Is there an equivalent instruction to rdtsc in ARM?
Asked Answered
B

3

29

For my project I must use inline assembly instructions such as rdtsc to calculate the execution time of some C/C++ instructions.

The following code seems to work on Intel but not on ARM processors:

{unsigned a, d;asm volatile("rdtsc" : "=a" (a), "=d" (d)); t0 = ((unsigned long)a) | (((unsigned long)d) << 32);}
//The C++ statement to measure its execution time
{unsigned a, d;asm volatile("rdtsc" : "=a" (a), "=d" (d)); t1 = ((unsigned long)a) | (((unsigned long)d) << 32);}
time = t1-t0;

My question is:

How to write an inline assembly code similar to the above (to calculate the execution elapsed time of an instruction) to work on ARM processors?

Biography answered 6/11, 2016 at 20:26 Comment(5)
rdtsc on multi-core processors can have issues. see msdn.microsoft.com/en-us/library/ee417693(VS.85).aspxDemission
Single instructions will have variable timings based on cache etc. Better to loop thousands of times over it/them and use the perf_events() common functionality to make it work on all supported CPUs.Popovich
@RichardCritten rdtsc() is very reliable on all modern CPUs. Even on multisocket systems, that have a few years old CPUs, I get nearly identical values for rdtsc() over all the cores. Only very old systems, that don't have constant_tsc and nonstop_tsc() in their capabilities, have those issues mentioned in the microsoft document.Tricia
@KaiPetzke did you check the date of my comment ?Demission
@RichardCritten Yes, I did check the date. But in particular, because that linked Microsoft document is still available and was not updated, I found it necessary to comment, that this is now a problem of the past.Tricia
S
22

You should read the PMCCNTR register of a co-processor p15 (not an actual co-processor, just an entry point for CPU functions) to obtain a cycle count.
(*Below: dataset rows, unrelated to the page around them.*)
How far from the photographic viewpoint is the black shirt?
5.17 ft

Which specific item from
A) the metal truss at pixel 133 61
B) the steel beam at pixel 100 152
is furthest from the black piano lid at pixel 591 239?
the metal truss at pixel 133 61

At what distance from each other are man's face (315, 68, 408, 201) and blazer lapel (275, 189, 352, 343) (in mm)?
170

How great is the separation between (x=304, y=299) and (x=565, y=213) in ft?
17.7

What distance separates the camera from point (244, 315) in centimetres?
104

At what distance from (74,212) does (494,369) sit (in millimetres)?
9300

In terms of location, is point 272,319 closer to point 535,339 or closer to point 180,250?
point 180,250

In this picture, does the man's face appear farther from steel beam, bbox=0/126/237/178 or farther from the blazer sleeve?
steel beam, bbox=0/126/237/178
Note that it is available to an unprivileged app only if:

  1. Unprivileged PMCCNTR reads are alowed:

    Bit 0 of PMUSERENR register must be set to 1 (official docs)
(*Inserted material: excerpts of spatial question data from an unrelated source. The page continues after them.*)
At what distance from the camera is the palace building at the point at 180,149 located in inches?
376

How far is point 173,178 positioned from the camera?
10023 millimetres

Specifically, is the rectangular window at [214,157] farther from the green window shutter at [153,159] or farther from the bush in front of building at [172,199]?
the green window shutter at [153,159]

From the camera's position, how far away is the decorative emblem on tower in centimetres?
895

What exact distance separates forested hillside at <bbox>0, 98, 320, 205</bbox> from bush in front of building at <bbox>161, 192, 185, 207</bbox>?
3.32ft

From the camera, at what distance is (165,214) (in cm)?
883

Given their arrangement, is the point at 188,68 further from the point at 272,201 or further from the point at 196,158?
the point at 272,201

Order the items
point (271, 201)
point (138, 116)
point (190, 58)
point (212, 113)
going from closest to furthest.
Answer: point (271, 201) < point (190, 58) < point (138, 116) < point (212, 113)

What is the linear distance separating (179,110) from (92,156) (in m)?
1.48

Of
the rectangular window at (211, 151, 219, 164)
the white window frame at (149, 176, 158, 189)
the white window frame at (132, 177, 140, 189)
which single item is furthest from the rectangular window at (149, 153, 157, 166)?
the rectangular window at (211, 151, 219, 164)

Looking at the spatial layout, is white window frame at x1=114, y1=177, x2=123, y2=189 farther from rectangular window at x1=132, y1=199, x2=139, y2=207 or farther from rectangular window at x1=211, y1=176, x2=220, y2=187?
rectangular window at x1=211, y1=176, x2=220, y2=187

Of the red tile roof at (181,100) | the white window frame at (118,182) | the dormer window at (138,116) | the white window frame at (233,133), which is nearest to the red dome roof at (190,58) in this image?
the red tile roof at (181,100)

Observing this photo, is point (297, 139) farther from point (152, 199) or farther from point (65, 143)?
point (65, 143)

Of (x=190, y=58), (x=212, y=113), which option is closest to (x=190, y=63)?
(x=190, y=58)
  2. PMCCNTR is actually counting cycles:

    Bit 31 of PMCNTENSET register must be set to 1 (official docs)

This is a real-world example of how it`s done.
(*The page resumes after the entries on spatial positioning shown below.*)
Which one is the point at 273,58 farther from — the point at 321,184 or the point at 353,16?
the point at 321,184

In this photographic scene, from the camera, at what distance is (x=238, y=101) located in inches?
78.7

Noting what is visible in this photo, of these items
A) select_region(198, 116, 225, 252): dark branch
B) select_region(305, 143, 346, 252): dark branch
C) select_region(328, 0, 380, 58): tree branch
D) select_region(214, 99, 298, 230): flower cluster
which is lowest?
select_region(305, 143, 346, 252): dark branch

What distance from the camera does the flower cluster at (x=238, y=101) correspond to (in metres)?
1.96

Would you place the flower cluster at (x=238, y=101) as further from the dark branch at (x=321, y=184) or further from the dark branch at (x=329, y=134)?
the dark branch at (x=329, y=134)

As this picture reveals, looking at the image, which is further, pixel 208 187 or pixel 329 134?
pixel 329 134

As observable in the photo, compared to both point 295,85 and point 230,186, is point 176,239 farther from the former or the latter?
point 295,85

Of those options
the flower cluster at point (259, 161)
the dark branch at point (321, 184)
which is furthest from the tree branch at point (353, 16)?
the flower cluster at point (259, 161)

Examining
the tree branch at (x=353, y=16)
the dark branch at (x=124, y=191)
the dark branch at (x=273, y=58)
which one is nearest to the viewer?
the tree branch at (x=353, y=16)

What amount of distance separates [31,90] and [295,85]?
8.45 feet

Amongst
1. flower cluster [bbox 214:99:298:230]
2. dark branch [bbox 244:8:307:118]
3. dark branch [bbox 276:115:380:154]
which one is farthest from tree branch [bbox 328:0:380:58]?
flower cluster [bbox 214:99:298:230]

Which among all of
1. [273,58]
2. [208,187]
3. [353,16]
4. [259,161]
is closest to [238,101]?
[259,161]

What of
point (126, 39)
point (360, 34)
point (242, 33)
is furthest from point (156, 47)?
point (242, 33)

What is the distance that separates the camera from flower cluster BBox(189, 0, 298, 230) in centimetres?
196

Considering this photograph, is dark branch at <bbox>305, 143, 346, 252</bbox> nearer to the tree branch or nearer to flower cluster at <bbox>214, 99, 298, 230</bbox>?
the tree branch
Strawflower answered 6/11, 2016 at 22:5 Comment(8)
@Biography Note that the answer above is valid for ARMv6 and above. Older arch versions might have their own methods of getting this data (specific to a partcular chip - so the info is to be found in the datasheet for the chip), while some ARM-based chips don't provide such data at all.Talkie
My ARM CPU is ARM7A, confirmed that by using the compiler Macro__ARM_ARCH_7A__, however, when I try to use the instruction asm volatile("mrc p15, 0, %0, c9, c13, 0" : "=r"(pmccntr));, the compiler gives the error message: Error “no such instruction” asm volatile("mrc p15, 0, %eax, c9, c13, 0" : "=r"(pmccntr));Biography
My Build Environment= PLATFORM_VERSION_CODENAME=REL PLATFORM_VERSION=4.3 TARGET_PRODUCT=full_manta TARGET_BUILD_VARIANT=eng TARGET_BUILD_TYPE=release TARGET_BUILD_APPS= TARGET_ARCH=arm TARGET_ARCH_VARIANT=armv7-a-neon TARGET_CPU_VARIANT=cortex-a15 HOST_ARCH=x86 HOST_OS=linux HOST_OS_EXTRA=Linux-3.16.0-70-generic-x86_64-with-Ubuntu-14.04-trusty HOST_BUILD_TYPE=release BUILD_ID=JWR66V OUT_DIR=outBiography
@hidefromkgb: This is the code that I used but it gives the above error. {uint32_t pmccntr;asm volatile("mrc p15, 0, %0, c9, c13, 0" : "=r"(pmccntr));t0=static_cast<int64_t>(pmccntr) * 64;} //The C++ statement to measure its execution time {uint32_t pmccntr;asm volatile("mrc p15, 0, %0, c9, c13, 0" : "=r"(pmccntr));t1=static_cast<int64_t>(pmccntr) * 64;} time = t1-t0;Biography
@Biography You are, most probably, using the wrong binutils, since as is definitely trying to assemble X86 instead of ARM7A. And, BTW, * 64 is equivalent to << 6, and the result does not have to be either promoted to uint64_t or multiplied until (T1 – T0) is calculated. As the difference is typically way smaller than 2²⁶, multiplying it to 64 won`t require promotion to a 64-bit type.Strawflower
@hidefromkgb: I followed the AOSP guidelines and I did not change anything in the binutils. How to force the as to assemble ARM7A instead of X86?Biography
@Biography AOSP is by itself useless in your case: it does not allow anything but Java as a language in which apps can be written. And that`s for a good reason, as there are many different hardware architectures that support Android, so compiling machine code for all of them is a pain — and still you`d leave out those which aren`t yet supported. What you really need is Android NDK. NDK is positioned as a last-resort kit intended for programmers who positively do know what they are doing.Strawflower
The URL provided is really helpful. Thanks.Glomma
C
12

For Arm64, the system register CNTVCT_EL0 can be used to retrieve the counter from user space.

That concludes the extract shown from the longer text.